Ela não bebia, mas ia servindo cálices sobre cálices, e o estudante não se sentia com ânimo de os recusar até que o mulato, sem dizer palavra, saltou na sala, mergulhou no corredor e, pouco depois, sons trêmulos vieram do fundo da casa e ele apareceu experimentando o violão.

Sentou-se no batente da porta, picando as cordas, apertando as cravelhas; depois, esticando uma perna, pigarreou e, com os olhos no céu, numa voz afinada, pôs-se a cantar uma modinha. A mulata encostou-se ao umbral, com a cabeça para trás, pensativa; Paulo, cabisbaixo, ouvia.

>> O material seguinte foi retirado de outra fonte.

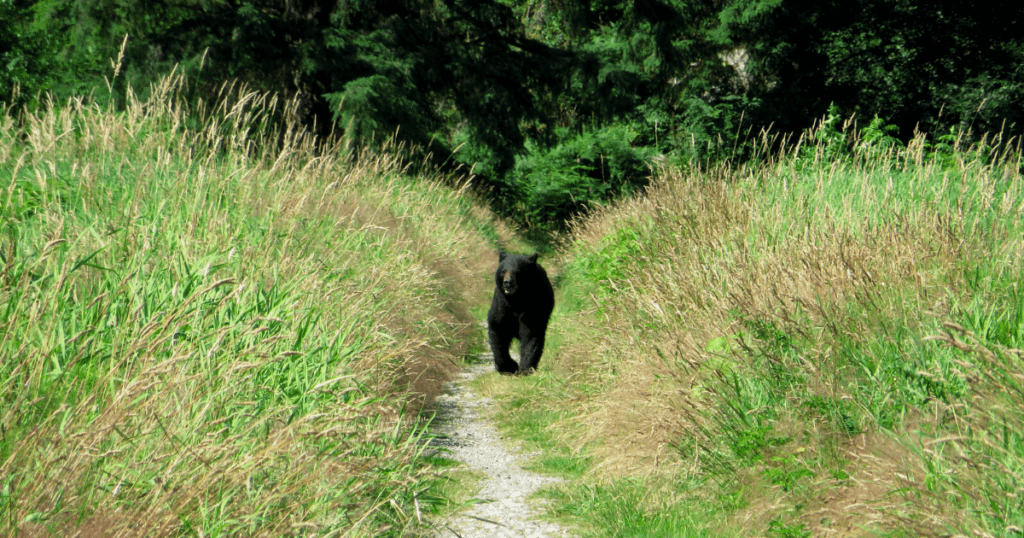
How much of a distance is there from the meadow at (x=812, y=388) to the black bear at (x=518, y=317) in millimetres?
1140

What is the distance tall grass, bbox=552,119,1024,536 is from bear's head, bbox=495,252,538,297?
122 centimetres

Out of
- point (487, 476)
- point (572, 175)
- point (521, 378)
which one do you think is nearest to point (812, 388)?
point (487, 476)

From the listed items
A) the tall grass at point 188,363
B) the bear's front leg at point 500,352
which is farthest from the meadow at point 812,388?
the tall grass at point 188,363

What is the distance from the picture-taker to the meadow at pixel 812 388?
2.70 metres

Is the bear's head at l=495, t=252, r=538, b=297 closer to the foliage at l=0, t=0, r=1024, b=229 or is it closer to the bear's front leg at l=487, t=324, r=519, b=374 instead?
the bear's front leg at l=487, t=324, r=519, b=374

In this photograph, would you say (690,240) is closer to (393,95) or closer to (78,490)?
(78,490)

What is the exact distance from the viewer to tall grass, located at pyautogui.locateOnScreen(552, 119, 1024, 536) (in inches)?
105

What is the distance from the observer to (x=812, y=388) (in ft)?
11.7

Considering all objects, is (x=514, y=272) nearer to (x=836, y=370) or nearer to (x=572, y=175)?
(x=836, y=370)

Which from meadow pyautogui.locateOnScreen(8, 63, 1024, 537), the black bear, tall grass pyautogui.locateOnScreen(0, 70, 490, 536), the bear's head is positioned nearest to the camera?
tall grass pyautogui.locateOnScreen(0, 70, 490, 536)

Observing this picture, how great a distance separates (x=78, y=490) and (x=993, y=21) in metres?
27.3

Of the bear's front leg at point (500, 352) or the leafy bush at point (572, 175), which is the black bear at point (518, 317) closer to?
the bear's front leg at point (500, 352)

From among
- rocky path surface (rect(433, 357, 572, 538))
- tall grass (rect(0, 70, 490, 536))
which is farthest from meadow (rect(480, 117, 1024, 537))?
tall grass (rect(0, 70, 490, 536))

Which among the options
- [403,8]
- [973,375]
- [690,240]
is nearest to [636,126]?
[403,8]
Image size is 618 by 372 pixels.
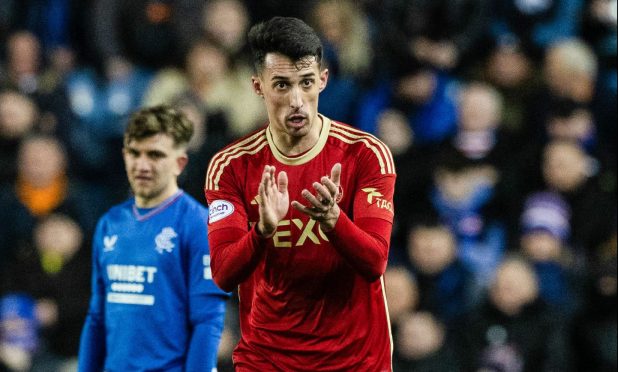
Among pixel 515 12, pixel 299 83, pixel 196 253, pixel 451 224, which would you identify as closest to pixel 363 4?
pixel 515 12

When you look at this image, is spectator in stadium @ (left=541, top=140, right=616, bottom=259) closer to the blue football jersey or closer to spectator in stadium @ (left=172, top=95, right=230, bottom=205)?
spectator in stadium @ (left=172, top=95, right=230, bottom=205)

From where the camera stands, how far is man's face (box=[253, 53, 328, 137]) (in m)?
3.92

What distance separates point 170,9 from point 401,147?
233cm

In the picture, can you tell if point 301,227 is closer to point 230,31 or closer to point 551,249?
point 551,249

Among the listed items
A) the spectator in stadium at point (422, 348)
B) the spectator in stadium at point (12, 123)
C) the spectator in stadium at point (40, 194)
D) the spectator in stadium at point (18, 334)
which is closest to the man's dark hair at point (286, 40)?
the spectator in stadium at point (422, 348)

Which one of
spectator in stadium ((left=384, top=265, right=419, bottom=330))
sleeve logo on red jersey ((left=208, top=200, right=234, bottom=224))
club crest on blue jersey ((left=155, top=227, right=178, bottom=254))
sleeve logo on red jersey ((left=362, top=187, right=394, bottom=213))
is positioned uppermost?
sleeve logo on red jersey ((left=362, top=187, right=394, bottom=213))

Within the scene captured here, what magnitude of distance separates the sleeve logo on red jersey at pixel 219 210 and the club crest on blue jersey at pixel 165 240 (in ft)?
2.62

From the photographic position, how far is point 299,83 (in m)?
3.93

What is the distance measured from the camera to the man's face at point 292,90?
3.92 metres

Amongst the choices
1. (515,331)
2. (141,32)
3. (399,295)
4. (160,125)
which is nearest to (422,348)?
(399,295)

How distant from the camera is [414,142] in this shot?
788cm

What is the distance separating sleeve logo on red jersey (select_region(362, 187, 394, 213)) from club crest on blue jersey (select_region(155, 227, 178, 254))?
122cm

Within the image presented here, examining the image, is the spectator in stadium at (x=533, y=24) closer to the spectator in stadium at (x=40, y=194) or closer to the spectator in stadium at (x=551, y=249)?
the spectator in stadium at (x=551, y=249)

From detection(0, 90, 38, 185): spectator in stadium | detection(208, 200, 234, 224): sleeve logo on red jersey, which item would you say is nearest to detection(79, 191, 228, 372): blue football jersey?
detection(208, 200, 234, 224): sleeve logo on red jersey
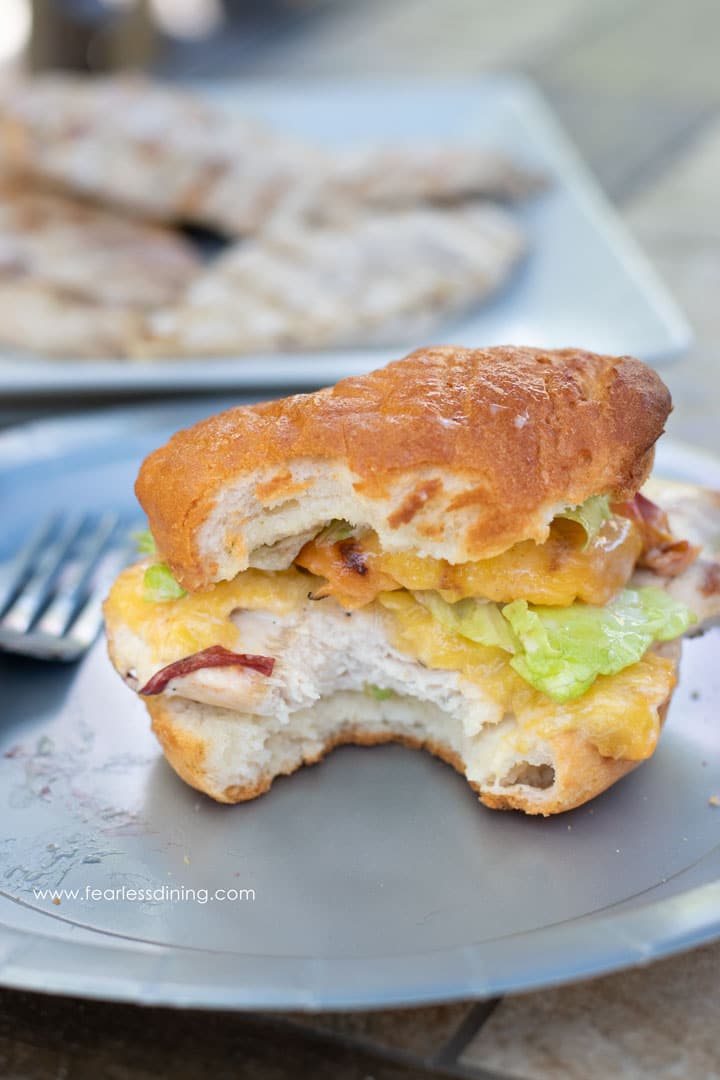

Grilos guizalhavam e, mais longe, como se o misticismo da noite meiga influísse em todos os corações, vozes ternas cantavam em uníssono suavíssimo. Cães ladravam na montanha, onde as casas, muito brancas, como de puro mármore, destacavam-se da verdura que resplandecia alvejante e pelo céu limpo, serena, a lua caminhava magnífica, toda de neve.

Era tarde quando o estudante pediu licença para retirar-se, sentindo-se mal; todavia aceitou o último cálice que lhe ofereceu a mulata.

— A noite está fresca, não faz mal.

Bebeu a custo, arrevessando; apanhou o chapéu e a bengala e despediu-se. Ritinha pediu desculpas do jantar e Mamede quis acompanhá-lo ao portão da estalagem e, sem deixar o violão, lá foi com ele, guiando-o. Ao despedir-se deteve-o e, baixinho, num tom de mistério ofereceu-se para levá-lo a casa. Ele recusou.

O ar fresco da noite, longe de aliviá-lo, como que mais o excitava. O atordoamento tornava-se mais forte: por vezes cambaleava, ia de encontro às paredes. As pernas. ora amoleciam, bambas, ora pareciam retesadas e duras. Ia devagar, sentindo náuseas, a boca saburrosa, os olhos nublados. Caminhava instintivamente, dobrando esquinas - ora pela calçada, ora pelo meio da rua e foi com surpresa que reconheceu a Praça da Aclamação.

Lembrava-se vagamente de haver chegado a casa e do seu sofrimento.

Atirou uma cusparada a um canto e entrou no banheiro. Ao jorro d'água sentiu um choque violento e recuou espantado, com a mão sobre o coração. "Não bebo mais!" exclamou, como num juramento e, curvado, meteu-se sob o chuveiro.